With the pictures left out, retype exactly the lines below starting at the line that contains "Das Podium: 2." and ending at the line that contains "Izzie does the cinnamon challenge!!!".
-*-
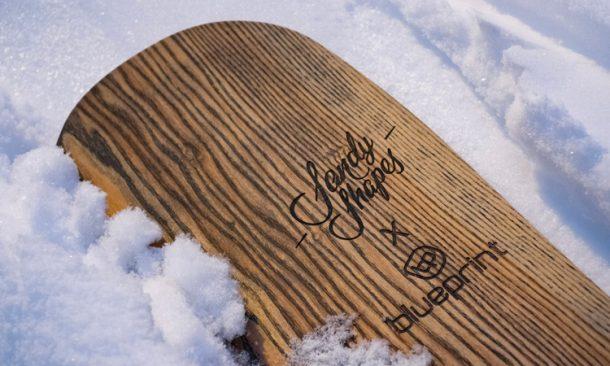 sandy shapes snowboard personalizzato con tecnologia laser che incide sul topsheet in legno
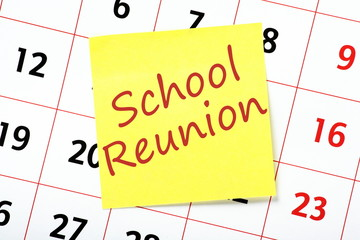 School Reunion reminder on a yellow sticky and calendar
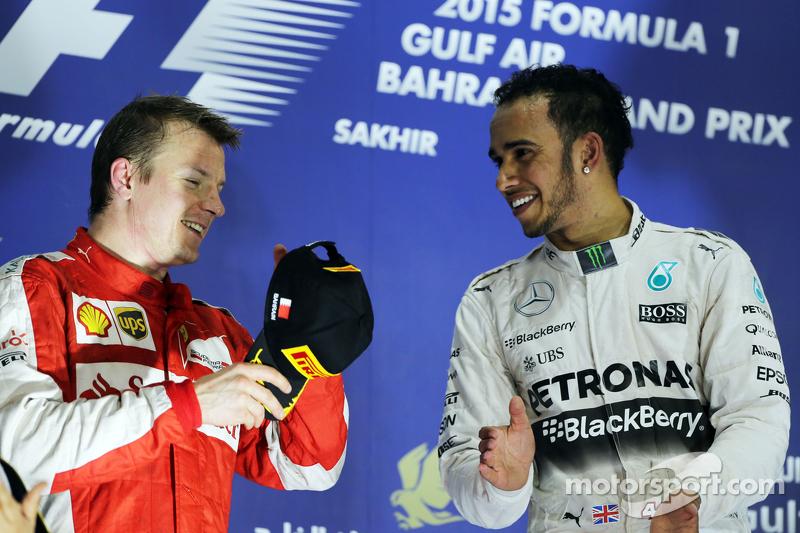 Das Podium: 2. Kimi Räikkönen, Ferrari; mit 1. Lewis Hamilton, Mercedes AMG F1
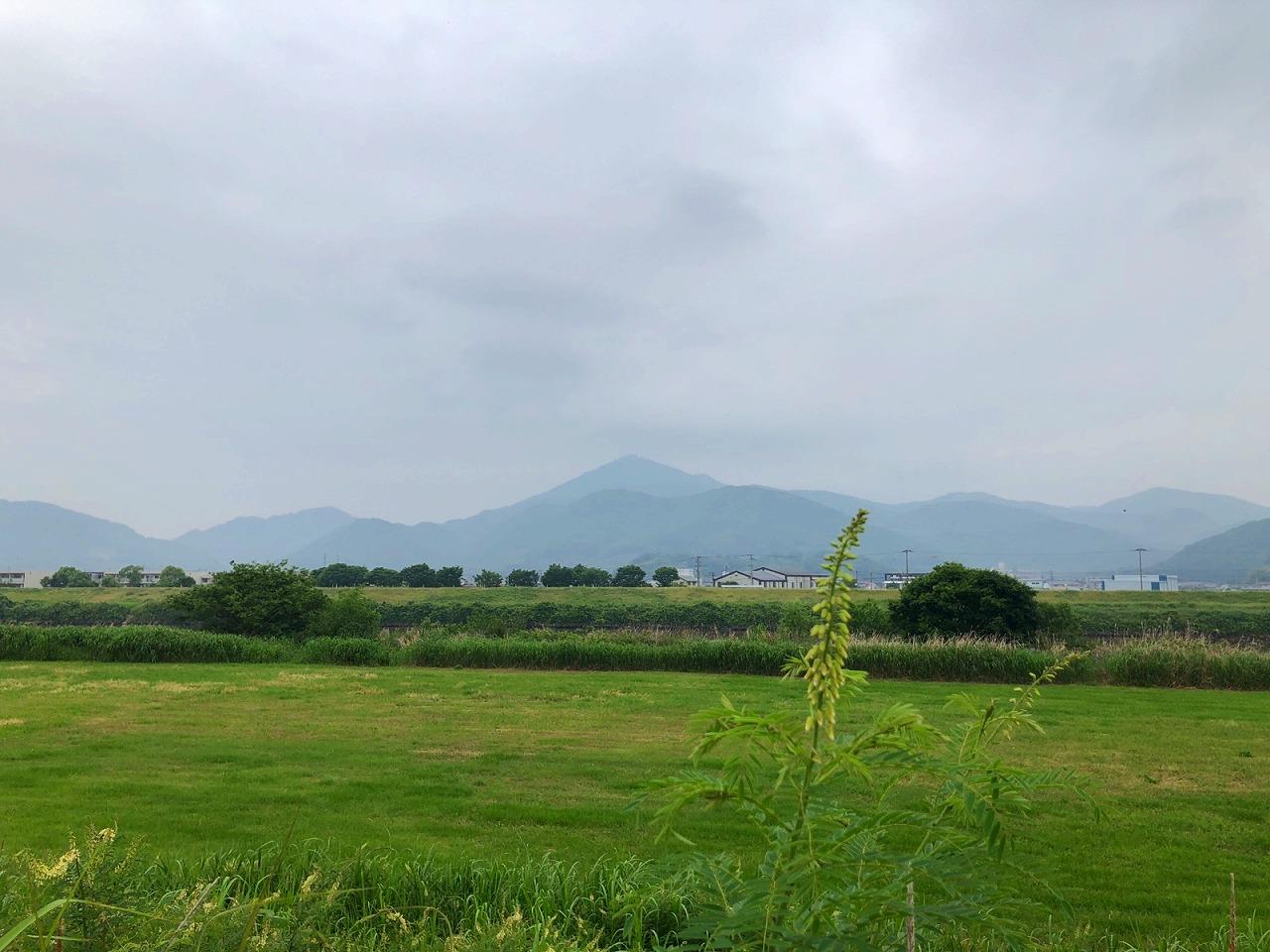 2018.5.17今朝の金峰山です。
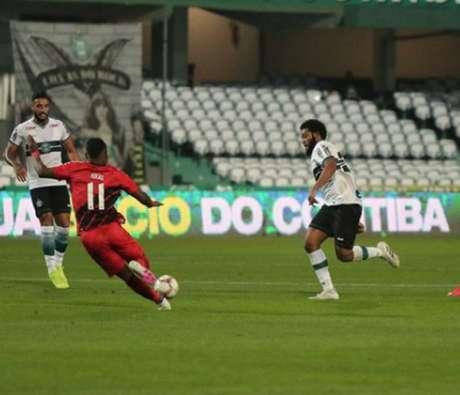 Coritiba foi derrotado em casa e viu o Athletico erguer a taça no Couto Pereira (Divulgação/Coritiba)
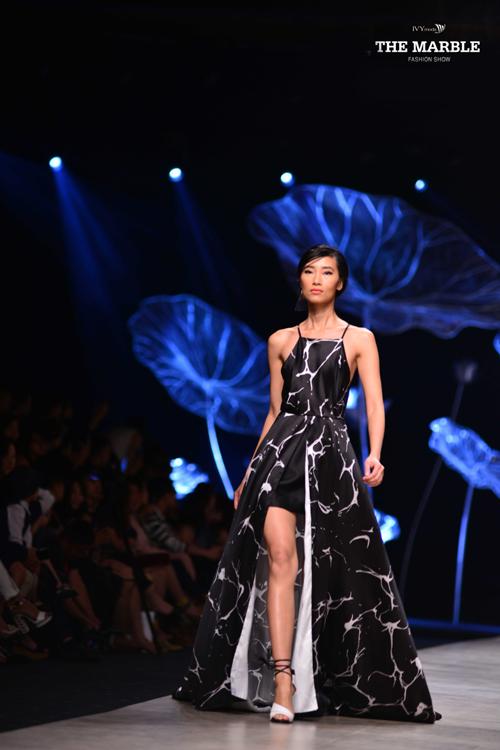 Trang Khiếu trong một thiết kế xẻ vạt, phần trên lấy cảm hứng từ chiếc yếm của phụ nữ Việt Nam với đường cắt hiện đại..
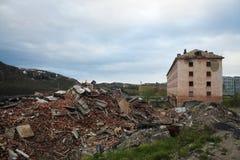 La casa demolita Immagini Stock Libere da Diritti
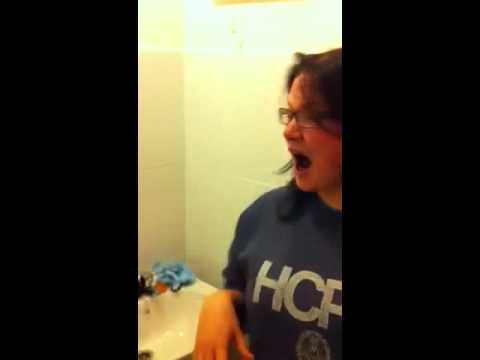 Izzie does the cinnamon challenge!!!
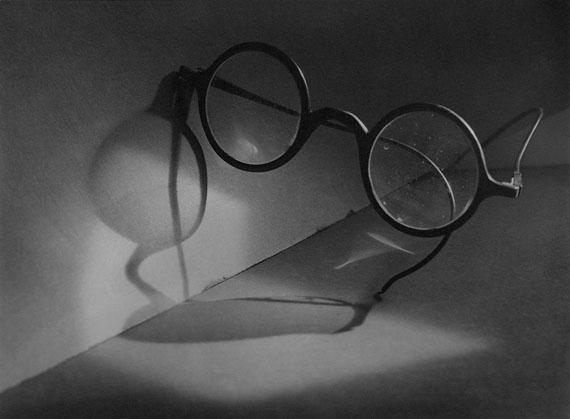 Loneliness and Glasses / Einsamkeit und Brille, ca. 1924© Miloslava Rupešová-Funková / Jaromír Funke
-*-
_Your response_.
 Das Podium: 2. Kimi Räikkönen, Ferrari; mit 1. Lewis Hamilton, Mercedes AMG F1
 2018.5.17今朝の金峰山です。
 Coritiba foi derrotado em casa e viu o Athletico erguer a taça no Couto Pereira (Divulgação/Coritiba)
 Trang Khiếu trong một thiết kế xẻ vạt, phần trên lấy cảm hứng từ chiếc yếm của phụ nữ Việt Nam với đường cắt hiện đại..
 La casa demolita Immagini Stock Libere da Diritti
 Izzie does the cinnamon challenge!!!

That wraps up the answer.